§ Exercise objective:
Arrange every line of the listing below as a numbered list, omitting blank lines.

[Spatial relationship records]
============

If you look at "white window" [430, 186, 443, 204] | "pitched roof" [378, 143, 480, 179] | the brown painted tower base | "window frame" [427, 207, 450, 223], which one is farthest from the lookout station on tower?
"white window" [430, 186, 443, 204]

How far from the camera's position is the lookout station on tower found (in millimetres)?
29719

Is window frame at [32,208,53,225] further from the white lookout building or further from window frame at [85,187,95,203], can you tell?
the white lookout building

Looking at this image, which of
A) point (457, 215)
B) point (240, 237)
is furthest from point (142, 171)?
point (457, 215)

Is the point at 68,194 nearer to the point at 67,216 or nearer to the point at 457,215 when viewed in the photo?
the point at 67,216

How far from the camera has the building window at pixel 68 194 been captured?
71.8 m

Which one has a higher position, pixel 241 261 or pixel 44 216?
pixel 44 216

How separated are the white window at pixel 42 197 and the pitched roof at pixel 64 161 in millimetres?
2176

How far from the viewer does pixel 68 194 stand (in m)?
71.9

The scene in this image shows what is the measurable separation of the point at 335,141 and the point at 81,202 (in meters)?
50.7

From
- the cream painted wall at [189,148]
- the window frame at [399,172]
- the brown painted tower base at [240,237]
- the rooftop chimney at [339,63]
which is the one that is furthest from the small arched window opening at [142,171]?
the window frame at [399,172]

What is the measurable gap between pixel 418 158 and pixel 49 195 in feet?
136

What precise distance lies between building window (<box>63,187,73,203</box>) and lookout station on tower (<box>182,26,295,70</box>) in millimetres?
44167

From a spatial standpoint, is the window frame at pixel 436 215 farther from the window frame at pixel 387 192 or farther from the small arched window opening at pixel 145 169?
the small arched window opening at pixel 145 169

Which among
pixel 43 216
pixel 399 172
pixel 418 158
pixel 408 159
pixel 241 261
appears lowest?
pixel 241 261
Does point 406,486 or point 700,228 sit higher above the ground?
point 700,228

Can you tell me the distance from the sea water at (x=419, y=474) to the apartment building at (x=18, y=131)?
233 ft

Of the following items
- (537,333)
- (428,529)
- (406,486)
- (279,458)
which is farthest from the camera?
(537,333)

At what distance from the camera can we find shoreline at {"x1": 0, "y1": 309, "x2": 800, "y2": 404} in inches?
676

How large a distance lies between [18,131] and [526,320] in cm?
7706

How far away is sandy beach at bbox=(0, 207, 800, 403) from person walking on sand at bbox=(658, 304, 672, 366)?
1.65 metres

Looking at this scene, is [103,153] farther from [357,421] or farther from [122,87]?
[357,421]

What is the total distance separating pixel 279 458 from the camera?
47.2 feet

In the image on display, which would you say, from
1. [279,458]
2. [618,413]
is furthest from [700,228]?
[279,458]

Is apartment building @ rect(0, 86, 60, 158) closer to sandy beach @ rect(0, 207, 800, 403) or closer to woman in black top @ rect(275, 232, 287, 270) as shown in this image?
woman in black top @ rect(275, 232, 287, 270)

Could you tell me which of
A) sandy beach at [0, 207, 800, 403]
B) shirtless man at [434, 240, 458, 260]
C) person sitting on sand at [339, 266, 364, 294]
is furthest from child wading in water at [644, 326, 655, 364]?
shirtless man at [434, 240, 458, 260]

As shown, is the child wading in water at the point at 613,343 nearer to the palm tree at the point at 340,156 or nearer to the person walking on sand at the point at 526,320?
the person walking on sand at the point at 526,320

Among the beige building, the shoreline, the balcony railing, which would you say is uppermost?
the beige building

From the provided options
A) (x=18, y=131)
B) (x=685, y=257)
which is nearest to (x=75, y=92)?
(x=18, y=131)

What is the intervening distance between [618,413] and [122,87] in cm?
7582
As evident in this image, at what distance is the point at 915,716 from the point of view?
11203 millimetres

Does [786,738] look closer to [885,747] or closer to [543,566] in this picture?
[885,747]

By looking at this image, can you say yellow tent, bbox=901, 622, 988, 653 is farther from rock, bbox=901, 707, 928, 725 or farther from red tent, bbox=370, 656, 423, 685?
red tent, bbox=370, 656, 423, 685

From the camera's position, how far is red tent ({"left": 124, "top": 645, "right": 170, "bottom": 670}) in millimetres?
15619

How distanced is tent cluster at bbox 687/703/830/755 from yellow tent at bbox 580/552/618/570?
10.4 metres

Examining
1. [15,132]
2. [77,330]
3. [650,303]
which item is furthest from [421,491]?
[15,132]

============

§ The result:
1. If you look at "white window" [430, 186, 443, 204] | "pitched roof" [378, 143, 480, 179] | the brown painted tower base | "window frame" [427, 207, 450, 223], which one is farthest from the lookout station on tower?
2. "white window" [430, 186, 443, 204]
3. How far from the camera's position is the lookout station on tower found (in millimetres)?
4. 29719
5. Is window frame at [32,208,53,225] further from the white lookout building or further from window frame at [85,187,95,203], can you tell?
6. the white lookout building
7. Looking at this image, which of
8. A) point (457, 215)
9. B) point (240, 237)
10. is furthest from point (142, 171)?
11. point (457, 215)
12. Is the point at 68,194 nearer to the point at 67,216 or nearer to the point at 457,215 when viewed in the photo?
13. the point at 67,216
14. How far from the camera has the building window at pixel 68 194 been captured?
15. 71.8 m
16. Which one has a higher position, pixel 241 261 or pixel 44 216?
17. pixel 44 216
18. How separated are the white window at pixel 42 197 and the pitched roof at pixel 64 161 in millimetres?
19. 2176
20. How far from the viewer does pixel 68 194 stand (in m)?
21. 71.9
22. The scene in this image shows what is the measurable separation of the point at 335,141 and the point at 81,202 (in meters)?
23. 50.7
24. From
25. - the cream painted wall at [189,148]
26. - the window frame at [399,172]
27. - the brown painted tower base at [240,237]
28. - the rooftop chimney at [339,63]
29. which is the one that is furthest from the small arched window opening at [142,171]?
30. the window frame at [399,172]
31. What is the measurable gap between pixel 418 158 and pixel 49 195 in feet?
32. 136
33. What precise distance lies between building window (<box>63,187,73,203</box>) and lookout station on tower (<box>182,26,295,70</box>) in millimetres?
34. 44167
35. From a spatial standpoint, is the window frame at pixel 436 215 farther from the window frame at pixel 387 192 or farther from the small arched window opening at pixel 145 169?
36. the small arched window opening at pixel 145 169
37. Which among
38. pixel 43 216
39. pixel 399 172
40. pixel 418 158
41. pixel 408 159
42. pixel 241 261
43. appears lowest?
44. pixel 241 261
45. Does point 406,486 or point 700,228 sit higher above the ground?
46. point 700,228
47. Can you tell me the distance from the sea water at (x=419, y=474) to the apartment building at (x=18, y=131)?
48. 233 ft
49. Of the following items
50. - (537,333)
51. - (428,529)
52. - (406,486)
53. - (279,458)
54. which is farthest from the camera?
55. (537,333)
56. At what distance from the camera can we find shoreline at {"x1": 0, "y1": 309, "x2": 800, "y2": 404} in inches?
57. 676
58. How large a distance lies between [18,131] and [526,320] in cm?
59. 7706
60. How far away is sandy beach at bbox=(0, 207, 800, 403) from person walking on sand at bbox=(658, 304, 672, 366)?
61. 1.65 metres
62. Looking at this scene, is [103,153] farther from [357,421] or farther from [122,87]?
63. [357,421]
64. What is the total distance separating pixel 279 458 from the camera?
65. 47.2 feet
66. In the image on display, which would you say, from
67. 1. [279,458]
68. 2. [618,413]
69. is furthest from [700,228]?
70. [279,458]
71. Is apartment building @ rect(0, 86, 60, 158) closer to sandy beach @ rect(0, 207, 800, 403) or closer to woman in black top @ rect(275, 232, 287, 270) as shown in this image?
72. woman in black top @ rect(275, 232, 287, 270)
73. Could you tell me which of
74. A) sandy beach at [0, 207, 800, 403]
75. B) shirtless man at [434, 240, 458, 260]
76. C) person sitting on sand at [339, 266, 364, 294]
77. is furthest from child wading in water at [644, 326, 655, 364]?
78. shirtless man at [434, 240, 458, 260]
79. As shown, is the child wading in water at the point at 613,343 nearer to the palm tree at the point at 340,156 or nearer to the person walking on sand at the point at 526,320?
80. the person walking on sand at the point at 526,320
81. Among the beige building, the shoreline, the balcony railing, which would you say is uppermost?
82. the beige building
83. From the provided options
84. A) (x=18, y=131)
85. B) (x=685, y=257)
86. which is nearest to (x=75, y=92)?
87. (x=18, y=131)
88. What is the intervening distance between [618,413] and [122,87] in cm?
89. 7582
90. As evident in this image, at what distance is the point at 915,716 from the point of view?
91. 11203 millimetres
92. Does [786,738] look closer to [885,747] or closer to [543,566] in this picture?
93. [885,747]
94. By looking at this image, can you say yellow tent, bbox=901, 622, 988, 653 is farther from rock, bbox=901, 707, 928, 725 or farther from red tent, bbox=370, 656, 423, 685?
95. red tent, bbox=370, 656, 423, 685
96. From the camera's position, how far is red tent ({"left": 124, "top": 645, "right": 170, "bottom": 670}) in millimetres?
97. 15619
98. How distanced is tent cluster at bbox 687/703/830/755 from yellow tent at bbox 580/552/618/570?
99. 10.4 metres
100. Examining
101. 1. [15,132]
102. 2. [77,330]
103. 3. [650,303]
104. which item is furthest from [421,491]?
105. [15,132]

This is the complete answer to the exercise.